提示エントリ:

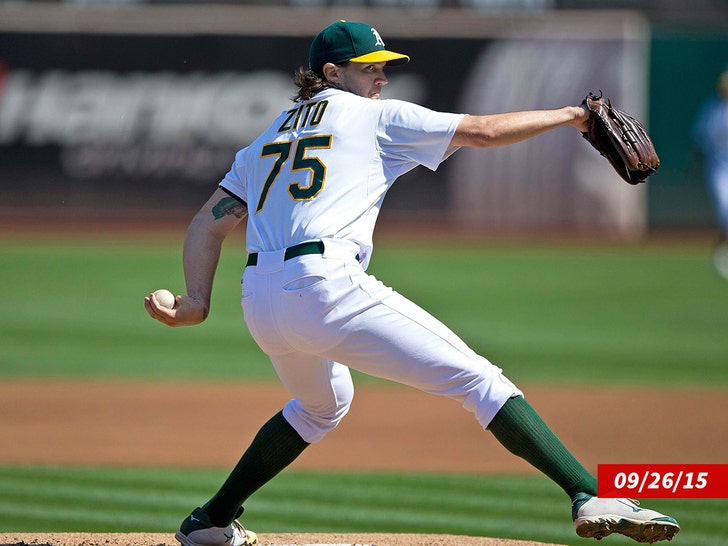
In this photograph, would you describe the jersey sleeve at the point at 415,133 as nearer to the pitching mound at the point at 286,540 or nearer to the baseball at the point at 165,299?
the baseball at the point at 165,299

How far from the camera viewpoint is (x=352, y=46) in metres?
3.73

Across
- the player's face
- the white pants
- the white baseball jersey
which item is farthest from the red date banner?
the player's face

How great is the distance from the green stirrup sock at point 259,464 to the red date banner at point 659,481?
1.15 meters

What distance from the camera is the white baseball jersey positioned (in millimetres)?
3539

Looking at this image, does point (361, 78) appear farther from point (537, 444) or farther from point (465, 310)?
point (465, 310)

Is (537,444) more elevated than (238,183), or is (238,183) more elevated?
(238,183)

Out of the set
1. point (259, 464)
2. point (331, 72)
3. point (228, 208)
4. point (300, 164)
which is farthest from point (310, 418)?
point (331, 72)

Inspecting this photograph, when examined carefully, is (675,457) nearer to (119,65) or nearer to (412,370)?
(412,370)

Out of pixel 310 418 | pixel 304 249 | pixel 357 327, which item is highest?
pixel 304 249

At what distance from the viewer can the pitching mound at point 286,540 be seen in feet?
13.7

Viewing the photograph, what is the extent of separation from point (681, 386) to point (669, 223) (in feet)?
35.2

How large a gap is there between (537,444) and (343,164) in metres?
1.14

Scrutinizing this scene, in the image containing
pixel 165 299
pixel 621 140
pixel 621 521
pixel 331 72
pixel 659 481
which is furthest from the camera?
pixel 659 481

* * *

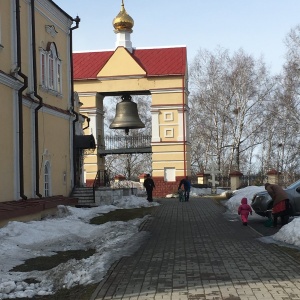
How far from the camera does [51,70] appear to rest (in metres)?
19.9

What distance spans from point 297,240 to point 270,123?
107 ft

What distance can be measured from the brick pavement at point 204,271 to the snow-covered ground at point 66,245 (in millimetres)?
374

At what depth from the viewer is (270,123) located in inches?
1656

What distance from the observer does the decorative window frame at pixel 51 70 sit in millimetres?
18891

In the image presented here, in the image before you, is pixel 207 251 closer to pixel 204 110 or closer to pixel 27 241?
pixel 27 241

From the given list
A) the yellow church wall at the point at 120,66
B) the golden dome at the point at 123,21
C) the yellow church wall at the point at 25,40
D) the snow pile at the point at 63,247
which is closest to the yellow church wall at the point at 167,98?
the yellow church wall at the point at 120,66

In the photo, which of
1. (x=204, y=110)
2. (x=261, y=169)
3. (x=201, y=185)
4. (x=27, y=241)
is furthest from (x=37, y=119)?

課題の指示: 「In the photo, which of」を含む行から「is furthest from (x=37, y=119)?」を含む行までを、両端の行も含めて、「番号」と「内容」の2列からなるMarkdownの表に並べよ。空行は表に入れないこと。

解答例:
| 番号 | 内容 |
|---|---|
| 1 | In the photo, which of |
| 2 | 1. (x=204, y=110) |
| 3 | 2. (x=261, y=169) |
| 4 | 3. (x=201, y=185) |
| 5 | 4. (x=27, y=241) |
| 6 | is furthest from (x=37, y=119)? |